Update the default send window size to 1MB by running # ipadm set-prop -p send_buf=1048576 tcp (http://docs.oracle.com/cd/E23824_01/html/821-1450/chapter4-31.html)

Update the default receive window size to 1MB by running # ipadm set-prop -p recv_buf=1048576 tcp (http://docs.oracle.com/cd/E23824_01/html/821-1450/chapter4-31.html)

Process Limits

Update the maximum file descriptors to 10,000 by updating these lines in /etc/system and rebooting (https://www.ibm.com/support/knowledgecenter/SSAW57_8.5.5/com.ibm.websphere.nd.doc/ae/tprf_tunesolaris.html):

set lim_fd_max = 10000
set rlim_fd_cur = 10000

dtrace

Dtrace is a very powerful, dynamic tracing tool. For more information, see http://www.solarisinternals.com/wiki/index.php/DTrace_Topics_Intro

Sample 5-level user stack traces for Java processes:

# dtrace -n 'profile-1001 /execname == "java"/ { @[ustack(5)] = count(); }'

Print a stack trace any time a function is called:

# dtrace -n 'syscall::read:entry /execname == "bash"/ { ustack(); }'

List probes:

# dtrace -ln 'proc:::'

Useful scripts:

DTrace scripts sometimes refer to time in Hertz.
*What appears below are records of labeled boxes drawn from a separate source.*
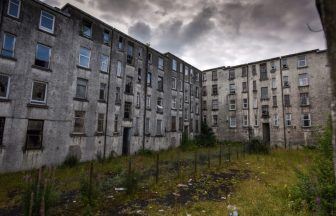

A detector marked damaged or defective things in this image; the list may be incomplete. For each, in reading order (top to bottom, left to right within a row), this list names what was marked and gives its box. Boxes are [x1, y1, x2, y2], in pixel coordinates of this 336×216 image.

broken window [25, 120, 43, 150]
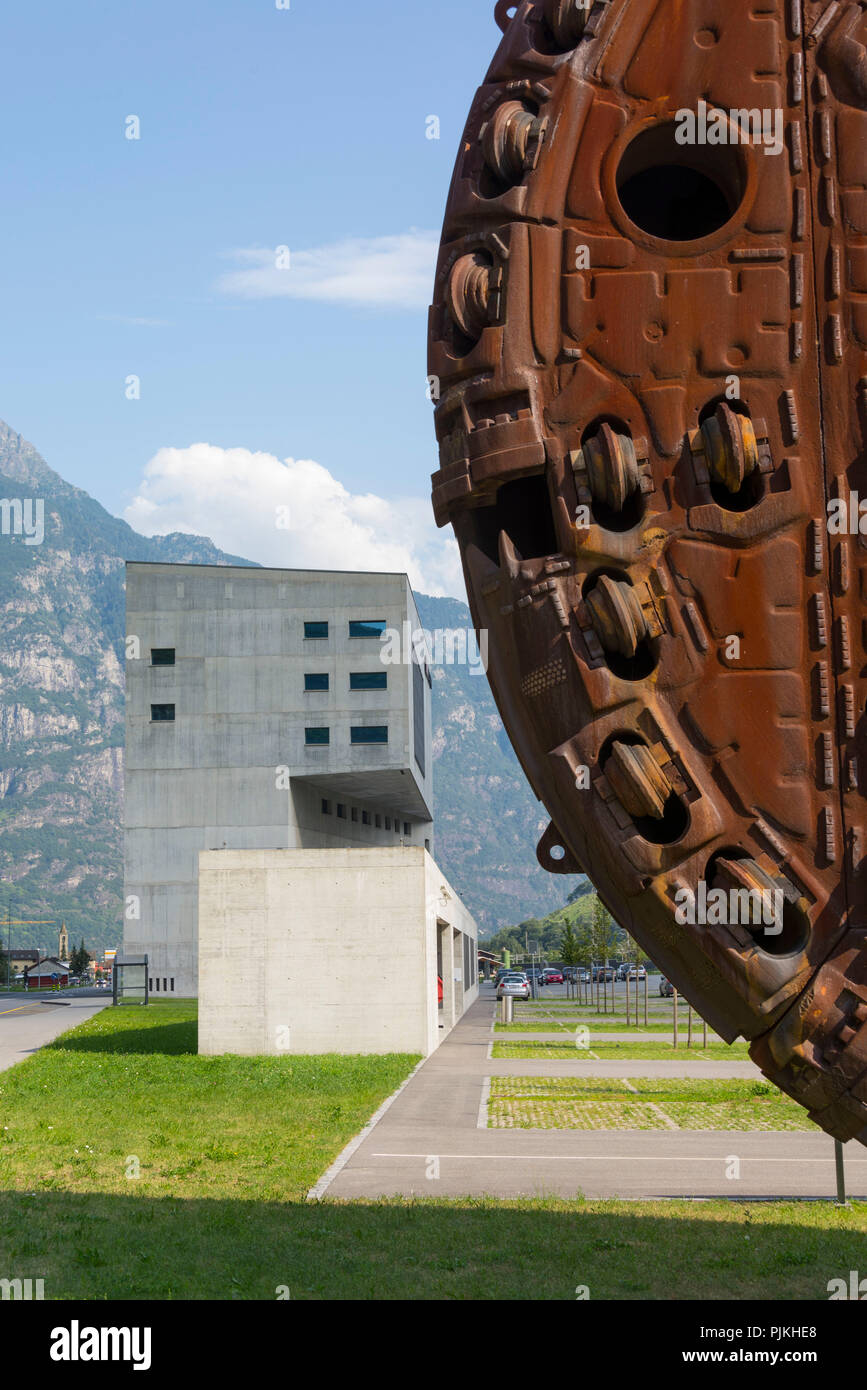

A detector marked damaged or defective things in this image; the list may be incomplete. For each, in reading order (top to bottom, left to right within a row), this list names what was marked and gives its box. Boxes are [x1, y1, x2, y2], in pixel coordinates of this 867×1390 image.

rusty steel surface [430, 0, 867, 1145]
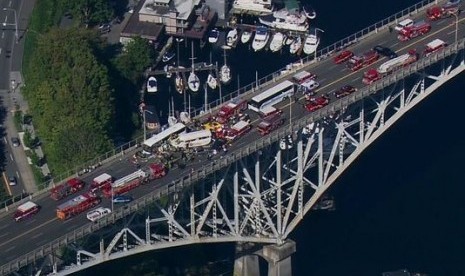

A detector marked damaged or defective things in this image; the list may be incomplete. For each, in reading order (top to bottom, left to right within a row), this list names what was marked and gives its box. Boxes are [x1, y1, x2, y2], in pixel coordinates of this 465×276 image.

white overturned bus [246, 80, 294, 112]
white overturned bus [142, 122, 186, 154]
white overturned bus [169, 129, 212, 149]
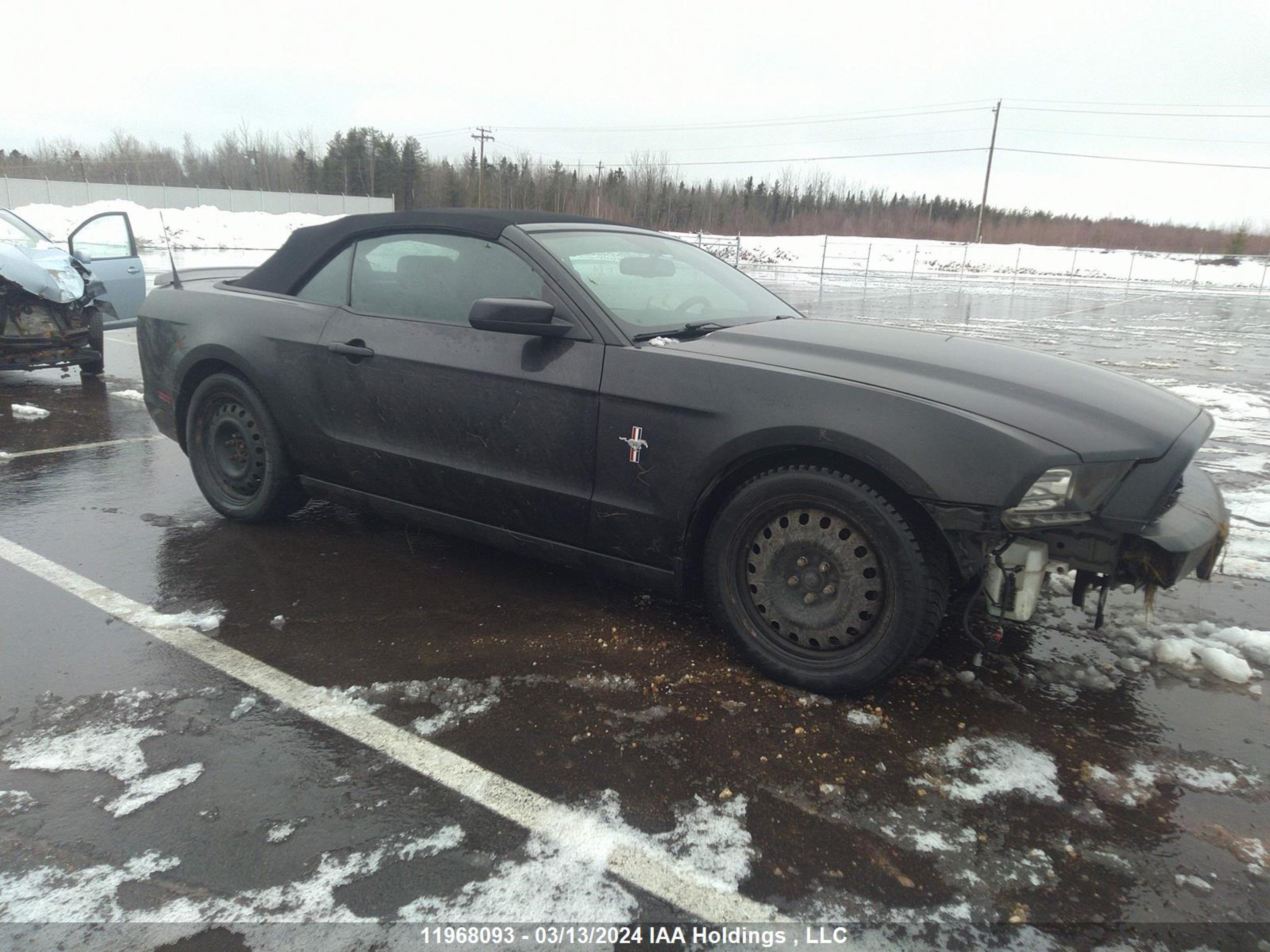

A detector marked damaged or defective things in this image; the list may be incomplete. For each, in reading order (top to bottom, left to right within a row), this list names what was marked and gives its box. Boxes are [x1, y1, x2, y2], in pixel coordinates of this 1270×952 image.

front end damage [1, 241, 114, 371]
exposed headlight assembly [1010, 463, 1137, 533]
front end damage [921, 409, 1232, 625]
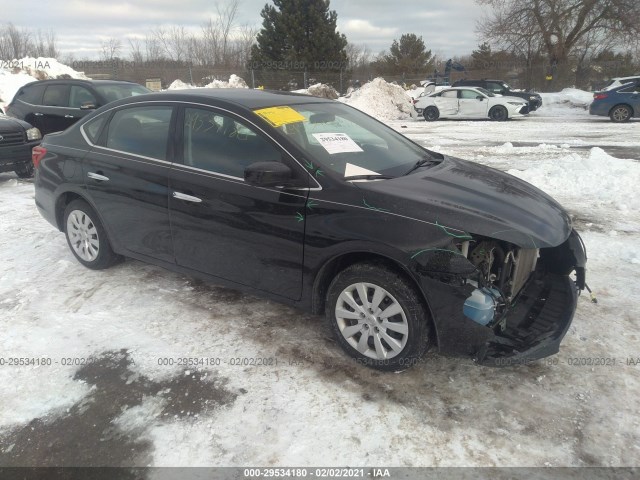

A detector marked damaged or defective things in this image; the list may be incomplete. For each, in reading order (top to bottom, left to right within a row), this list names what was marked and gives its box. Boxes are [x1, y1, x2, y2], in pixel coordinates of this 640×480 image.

damaged front end of car [412, 231, 588, 366]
To convert: secs = 1/hertz

FlameGraphs

# git clone https://github.com/brendangregg/FlameGraph
# cd FlameGraph
# dtrace -x ustackframes=100 -n 'profile-99 /arg1/ { @[ustack()] = count(); } tick-60s { exit(0); }' -o out.stacks
# ./stackcollapse.pl out.stacks > out.folded
# ./flamegraph.pl out.folded > out.svg

Logical Domains, Zones, and Processor Sets/Pinning

Logical domains, or LDOMs, are a way to virtualize the physical hardware to partition it into multiple guest operating system instances. List domains: ldm list-bindings

Non-global zones, or containers, are a way to virtualize an operating system instance further while sharing the base operating system image and runtime (the parent global zone).

Zones can be used to accomplish processor sets/pinning using resource pools. In some benchmarks, one JVM per zone can be beneficial.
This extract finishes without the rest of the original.